> _Do this_: Copy the records below line for line, leaving out the pictures.

Data records
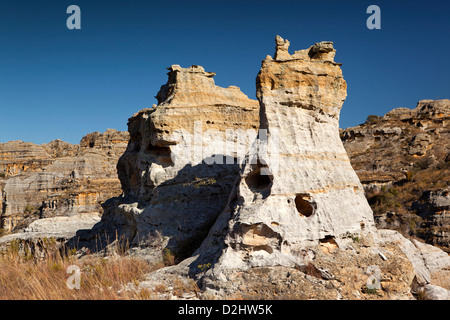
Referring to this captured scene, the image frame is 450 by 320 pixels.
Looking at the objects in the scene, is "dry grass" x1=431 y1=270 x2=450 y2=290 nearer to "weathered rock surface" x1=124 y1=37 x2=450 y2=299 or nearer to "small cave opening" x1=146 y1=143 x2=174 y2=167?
"weathered rock surface" x1=124 y1=37 x2=450 y2=299

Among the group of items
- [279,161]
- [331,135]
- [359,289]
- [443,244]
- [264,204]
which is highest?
[331,135]

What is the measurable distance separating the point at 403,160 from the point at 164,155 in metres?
30.3

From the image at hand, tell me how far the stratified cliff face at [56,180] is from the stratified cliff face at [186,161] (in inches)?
1072

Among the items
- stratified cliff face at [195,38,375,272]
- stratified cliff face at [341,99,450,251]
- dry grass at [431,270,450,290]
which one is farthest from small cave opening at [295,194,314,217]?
stratified cliff face at [341,99,450,251]

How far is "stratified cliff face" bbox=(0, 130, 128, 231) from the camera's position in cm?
4103

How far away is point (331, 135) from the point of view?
8.73 meters

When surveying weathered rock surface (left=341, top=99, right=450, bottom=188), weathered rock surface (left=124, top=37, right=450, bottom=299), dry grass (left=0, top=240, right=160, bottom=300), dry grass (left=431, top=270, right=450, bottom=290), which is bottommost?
dry grass (left=431, top=270, right=450, bottom=290)

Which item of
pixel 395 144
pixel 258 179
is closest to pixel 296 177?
pixel 258 179

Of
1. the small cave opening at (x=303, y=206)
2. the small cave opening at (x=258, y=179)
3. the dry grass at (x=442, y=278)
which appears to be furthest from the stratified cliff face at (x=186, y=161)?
the dry grass at (x=442, y=278)

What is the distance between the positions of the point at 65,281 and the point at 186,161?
5478mm

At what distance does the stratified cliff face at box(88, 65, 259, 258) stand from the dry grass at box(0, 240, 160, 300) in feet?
6.46

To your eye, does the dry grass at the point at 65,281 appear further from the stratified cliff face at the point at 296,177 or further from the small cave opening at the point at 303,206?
the small cave opening at the point at 303,206
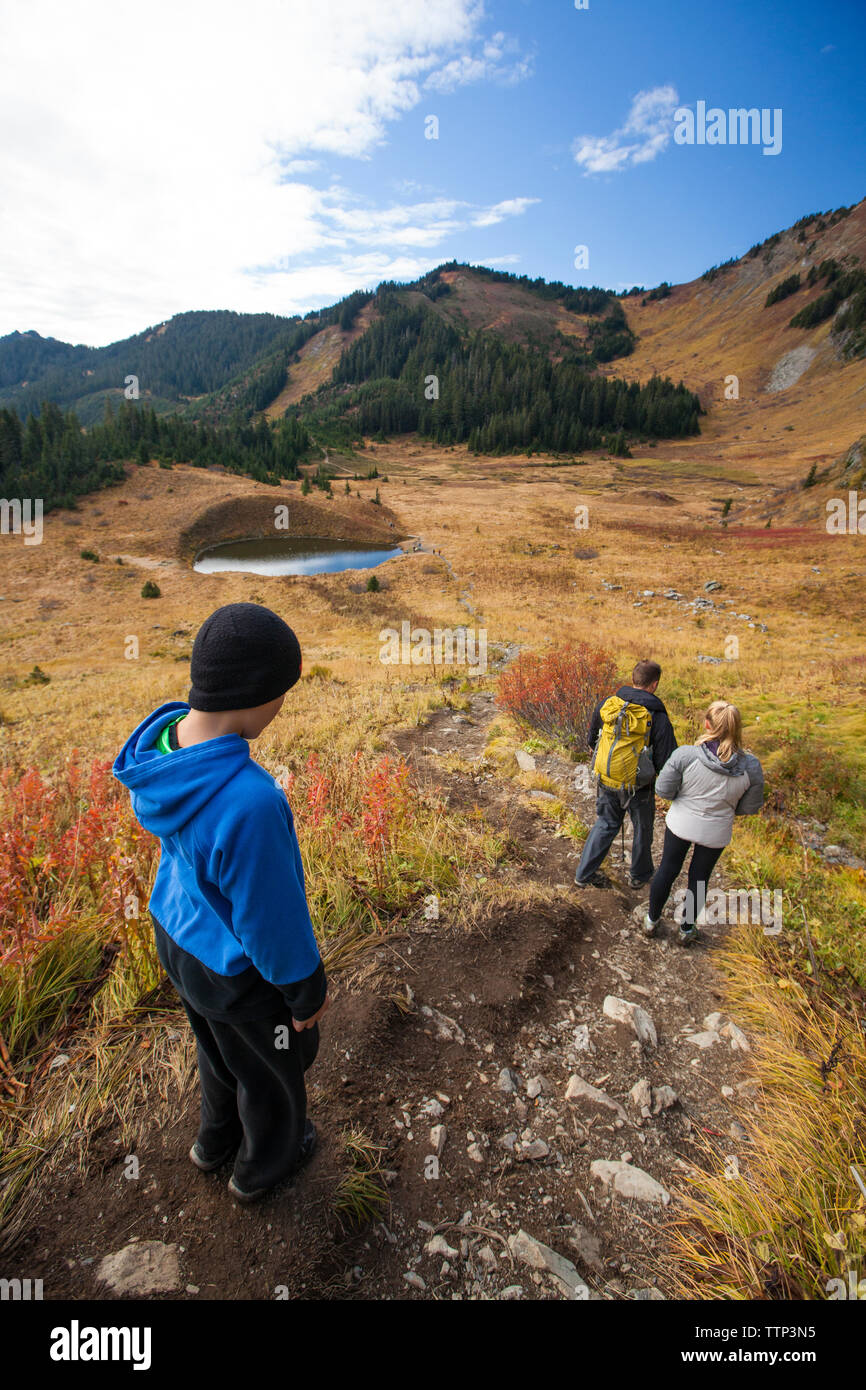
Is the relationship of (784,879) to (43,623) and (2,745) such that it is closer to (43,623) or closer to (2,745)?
(2,745)

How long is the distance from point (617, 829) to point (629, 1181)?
2.63m

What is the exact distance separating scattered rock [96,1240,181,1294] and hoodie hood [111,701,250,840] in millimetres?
1799

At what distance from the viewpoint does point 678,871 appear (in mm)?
4500

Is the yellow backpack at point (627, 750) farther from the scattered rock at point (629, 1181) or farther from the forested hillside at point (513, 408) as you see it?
the forested hillside at point (513, 408)

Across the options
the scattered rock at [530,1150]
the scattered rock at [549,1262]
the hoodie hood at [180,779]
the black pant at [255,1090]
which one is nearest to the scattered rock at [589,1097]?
the scattered rock at [530,1150]

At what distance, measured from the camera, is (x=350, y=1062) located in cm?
305

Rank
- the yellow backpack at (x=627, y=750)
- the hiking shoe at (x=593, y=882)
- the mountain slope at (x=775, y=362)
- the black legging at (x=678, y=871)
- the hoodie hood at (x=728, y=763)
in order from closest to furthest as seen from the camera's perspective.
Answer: the hoodie hood at (x=728, y=763)
the black legging at (x=678, y=871)
the yellow backpack at (x=627, y=750)
the hiking shoe at (x=593, y=882)
the mountain slope at (x=775, y=362)

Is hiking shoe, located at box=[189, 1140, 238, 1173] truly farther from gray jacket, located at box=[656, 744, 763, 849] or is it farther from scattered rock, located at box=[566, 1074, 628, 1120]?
gray jacket, located at box=[656, 744, 763, 849]

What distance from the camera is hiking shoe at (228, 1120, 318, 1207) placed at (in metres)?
2.33

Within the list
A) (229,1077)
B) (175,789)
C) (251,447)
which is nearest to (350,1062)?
(229,1077)

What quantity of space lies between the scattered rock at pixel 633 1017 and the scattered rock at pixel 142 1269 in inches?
110

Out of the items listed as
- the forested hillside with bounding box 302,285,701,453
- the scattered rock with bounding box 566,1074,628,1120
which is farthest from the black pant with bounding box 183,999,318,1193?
the forested hillside with bounding box 302,285,701,453

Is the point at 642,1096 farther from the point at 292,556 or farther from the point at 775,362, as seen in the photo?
the point at 775,362

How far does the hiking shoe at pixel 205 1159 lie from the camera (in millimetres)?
2441
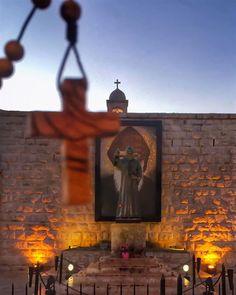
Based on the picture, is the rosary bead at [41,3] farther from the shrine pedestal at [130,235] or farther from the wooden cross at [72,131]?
the shrine pedestal at [130,235]

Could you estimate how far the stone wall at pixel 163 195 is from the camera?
1404cm

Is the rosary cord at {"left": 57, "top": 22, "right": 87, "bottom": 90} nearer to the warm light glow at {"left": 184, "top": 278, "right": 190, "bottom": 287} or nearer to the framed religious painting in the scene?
the warm light glow at {"left": 184, "top": 278, "right": 190, "bottom": 287}

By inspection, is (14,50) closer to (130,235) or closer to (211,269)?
(130,235)

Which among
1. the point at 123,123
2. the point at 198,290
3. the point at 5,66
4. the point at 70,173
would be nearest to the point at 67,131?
the point at 70,173

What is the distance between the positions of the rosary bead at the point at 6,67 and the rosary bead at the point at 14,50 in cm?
3

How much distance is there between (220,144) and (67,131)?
1272cm

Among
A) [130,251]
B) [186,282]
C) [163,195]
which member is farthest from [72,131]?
[163,195]

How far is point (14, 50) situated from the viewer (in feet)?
8.12

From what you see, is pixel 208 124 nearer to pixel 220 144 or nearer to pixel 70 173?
pixel 220 144

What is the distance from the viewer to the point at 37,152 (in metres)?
14.3

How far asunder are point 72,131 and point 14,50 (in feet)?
2.00

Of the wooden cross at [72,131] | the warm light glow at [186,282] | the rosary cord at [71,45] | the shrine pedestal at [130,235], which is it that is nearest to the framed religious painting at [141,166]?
the shrine pedestal at [130,235]

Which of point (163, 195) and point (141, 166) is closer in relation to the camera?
point (141, 166)

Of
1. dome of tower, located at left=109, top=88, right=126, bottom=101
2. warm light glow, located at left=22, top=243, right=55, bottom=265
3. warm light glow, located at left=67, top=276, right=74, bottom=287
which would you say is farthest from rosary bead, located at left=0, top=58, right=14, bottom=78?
dome of tower, located at left=109, top=88, right=126, bottom=101
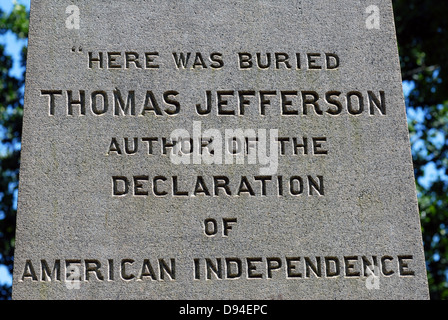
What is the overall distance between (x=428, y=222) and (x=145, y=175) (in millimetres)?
11889

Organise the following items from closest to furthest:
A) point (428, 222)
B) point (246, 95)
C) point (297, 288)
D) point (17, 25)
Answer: point (297, 288)
point (246, 95)
point (428, 222)
point (17, 25)

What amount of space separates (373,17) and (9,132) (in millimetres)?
16115

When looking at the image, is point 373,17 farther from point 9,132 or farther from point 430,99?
point 9,132

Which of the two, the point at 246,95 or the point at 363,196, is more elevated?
the point at 246,95

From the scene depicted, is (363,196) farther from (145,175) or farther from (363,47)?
(145,175)

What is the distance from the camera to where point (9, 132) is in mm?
19672

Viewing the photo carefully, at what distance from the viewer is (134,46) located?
502 centimetres

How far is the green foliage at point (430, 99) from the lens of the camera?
14.5m

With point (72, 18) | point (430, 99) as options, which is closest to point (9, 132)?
point (430, 99)

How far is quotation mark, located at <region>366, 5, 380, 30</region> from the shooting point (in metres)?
5.15

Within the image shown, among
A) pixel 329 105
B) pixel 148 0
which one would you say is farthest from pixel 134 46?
pixel 329 105

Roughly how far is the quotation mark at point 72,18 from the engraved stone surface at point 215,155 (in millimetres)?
18

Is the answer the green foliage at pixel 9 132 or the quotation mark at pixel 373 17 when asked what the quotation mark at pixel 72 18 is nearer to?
the quotation mark at pixel 373 17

> _Reply_:
Referring to this captured scene, the image frame is 450 by 320 pixels.
Looking at the objects in the scene, is "dry grass" x1=431 y1=270 x2=450 y2=290 nearer to "weathered rock surface" x1=124 y1=37 x2=450 y2=299 or nearer to "small cave opening" x1=146 y1=143 x2=174 y2=167?
"weathered rock surface" x1=124 y1=37 x2=450 y2=299

Among the group of items
- [279,161]
- [331,135]
- [359,289]
- [443,244]
- [264,204]
which is highest?
[331,135]

What is the measurable distance separating the point at 403,160 from the point at 164,155 in metres?
30.3

From the image at hand, tell me how far the stratified cliff face at [56,180] is from the stratified cliff face at [186,161] (in inches)?
1072

Among the items
- stratified cliff face at [195,38,375,272]
- stratified cliff face at [341,99,450,251]
- dry grass at [431,270,450,290]
which one is farthest from small cave opening at [295,194,314,217]?
stratified cliff face at [341,99,450,251]

How far is "stratified cliff face" bbox=(0, 130, 128, 231) from the camera's position in cm?
4103

How far away is point (331, 135) from the point of view?
8.73 meters

When surveying weathered rock surface (left=341, top=99, right=450, bottom=188), weathered rock surface (left=124, top=37, right=450, bottom=299), dry grass (left=0, top=240, right=160, bottom=300), dry grass (left=431, top=270, right=450, bottom=290), which is bottommost?
dry grass (left=431, top=270, right=450, bottom=290)

Which item of
pixel 395 144
pixel 258 179
is closest to pixel 296 177?
pixel 258 179

Of
1. the small cave opening at (x=303, y=206)
2. the small cave opening at (x=258, y=179)
3. the dry grass at (x=442, y=278)
which appears to be furthest from the stratified cliff face at (x=186, y=161)?
the dry grass at (x=442, y=278)

What is the distance between the positions of the point at 65,281 and the point at 186,161?
5478mm

At what distance does the stratified cliff face at box(88, 65, 259, 258) stand from the dry grass at box(0, 240, 160, 300) in feet?
6.46

To your eye, does the dry grass at the point at 65,281 appear further from the stratified cliff face at the point at 296,177 or further from the small cave opening at the point at 303,206?
the small cave opening at the point at 303,206
Is the relationship of (784,879) to (43,623) and (2,745) such that it is closer to (43,623) or closer to (2,745)?
(2,745)

How long is the distance from point (617, 829) to point (629, 1181)?
2.63m

What is the exact distance separating scattered rock [96,1240,181,1294] and hoodie hood [111,701,250,840] in millimetres?
1799

At what distance from the viewpoint does point 678,871 appear (in mm)?
4500

Is the yellow backpack at point (627, 750) farther from the scattered rock at point (629, 1181) or farther from the forested hillside at point (513, 408) as you see it?
the forested hillside at point (513, 408)

Across the options
the scattered rock at [530,1150]
the scattered rock at [549,1262]
the hoodie hood at [180,779]
the black pant at [255,1090]
which one is nearest to the scattered rock at [589,1097]?
the scattered rock at [530,1150]

At what distance, measured from the camera, is (x=350, y=1062) located in cm?
305

Rank
- the yellow backpack at (x=627, y=750)
- the hiking shoe at (x=593, y=882)
- the mountain slope at (x=775, y=362)
- the black legging at (x=678, y=871)
- the hoodie hood at (x=728, y=763)
in order from closest to furthest as seen from the camera's perspective.
Answer: the hoodie hood at (x=728, y=763)
the black legging at (x=678, y=871)
the yellow backpack at (x=627, y=750)
the hiking shoe at (x=593, y=882)
the mountain slope at (x=775, y=362)

Is hiking shoe, located at box=[189, 1140, 238, 1173] truly farther from gray jacket, located at box=[656, 744, 763, 849] or is it farther from scattered rock, located at box=[566, 1074, 628, 1120]?
gray jacket, located at box=[656, 744, 763, 849]

What distance from the camera is hiking shoe at (228, 1120, 318, 1207) placed at (in metres)?
2.33

Within the list
A) (229,1077)
B) (175,789)
C) (251,447)
which is nearest to (350,1062)?
(229,1077)

What quantity of space lies between the scattered rock at pixel 633 1017 and the scattered rock at pixel 142 1269 in inches?
110

Out of the items listed as
- the forested hillside with bounding box 302,285,701,453
- the scattered rock with bounding box 566,1074,628,1120
which is farthest from the black pant with bounding box 183,999,318,1193?
the forested hillside with bounding box 302,285,701,453

Is the point at 642,1096 farther from the point at 292,556 or farther from the point at 775,362, as seen in the photo?
the point at 775,362

How far does the hiking shoe at pixel 205 1159 lie from the camera (in millimetres)?
2441
Based on the picture, is the rosary bead at [41,3] farther from the shrine pedestal at [130,235] or farther from the wooden cross at [72,131]?
the shrine pedestal at [130,235]

Could you estimate how far the stone wall at pixel 163 195 is from the camera?
1404cm

Is the rosary cord at {"left": 57, "top": 22, "right": 87, "bottom": 90} nearer to the warm light glow at {"left": 184, "top": 278, "right": 190, "bottom": 287} or nearer to the framed religious painting in the scene?
the warm light glow at {"left": 184, "top": 278, "right": 190, "bottom": 287}

By inspection, is (14,50) closer to (130,235) or closer to (211,269)?
(130,235)

Which among
1. the point at 123,123
2. the point at 198,290
3. the point at 5,66
4. the point at 70,173
would be nearest to the point at 67,131?
the point at 70,173

What is the distance between the positions of the rosary bead at the point at 6,67 and the rosary bead at the point at 14,50 in cm?
3

How much distance is there between (220,144) and (67,131)?
1272cm

Among
A) [130,251]
B) [186,282]
C) [163,195]
which member is farthest from [72,131]?
[163,195]

How far is point (14, 50) situated from the viewer (in feet)?
8.12

From what you see, is pixel 208 124 nearer to pixel 220 144 or nearer to pixel 70 173?
pixel 220 144

What is the distance from the viewer to the point at 37,152 (in metres)?
14.3

How far asunder are point 72,131 and point 14,50 (in feet)?
2.00

Of the wooden cross at [72,131] | the warm light glow at [186,282] | the rosary cord at [71,45] | the shrine pedestal at [130,235], which is it that is nearest to the framed religious painting at [141,166]?
the shrine pedestal at [130,235]

Which of point (163, 195) and point (141, 166) is closer in relation to the camera?
point (141, 166)

Of
1. dome of tower, located at left=109, top=88, right=126, bottom=101
2. warm light glow, located at left=22, top=243, right=55, bottom=265
3. warm light glow, located at left=67, top=276, right=74, bottom=287
which would you say is farthest from rosary bead, located at left=0, top=58, right=14, bottom=78?
dome of tower, located at left=109, top=88, right=126, bottom=101
What is the overall distance between (x=428, y=222) and (x=145, y=175) (in millimetres)?
11889

Organise the following items from closest to furthest:
A) point (428, 222)
B) point (246, 95)
C) point (297, 288)
D) point (17, 25)
Answer: point (297, 288)
point (246, 95)
point (428, 222)
point (17, 25)

What amount of space separates (373,17) and (9,132) (in millimetres)?
16115

When looking at the image, is point 373,17 farther from point 9,132 or farther from point 430,99?
point 9,132

Which of the two, the point at 246,95 or the point at 363,196, is more elevated?
the point at 246,95

From the scene depicted, is (363,196) farther from (145,175) or farther from (363,47)?
(145,175)

What is the distance from the camera to where point (9, 132) is in mm?
19672

Viewing the photo carefully, at what distance from the viewer is (134,46) located?
502 centimetres

How far is the green foliage at point (430, 99) from the lens of the camera?
14.5m

With point (72, 18) | point (430, 99) as options, which is closest to point (9, 132)?
point (430, 99)

How far is quotation mark, located at <region>366, 5, 380, 30</region> from the shooting point (in metres)?
5.15

Within the image shown, among
A) pixel 329 105
B) pixel 148 0
which one would you say is farthest from pixel 134 46?
pixel 329 105

Roughly how far is the quotation mark at point 72,18 from the engraved stone surface at point 215,155 (in millimetres)?
18

Is the answer the green foliage at pixel 9 132 or the quotation mark at pixel 373 17 when asked what the quotation mark at pixel 72 18 is nearer to?
the quotation mark at pixel 373 17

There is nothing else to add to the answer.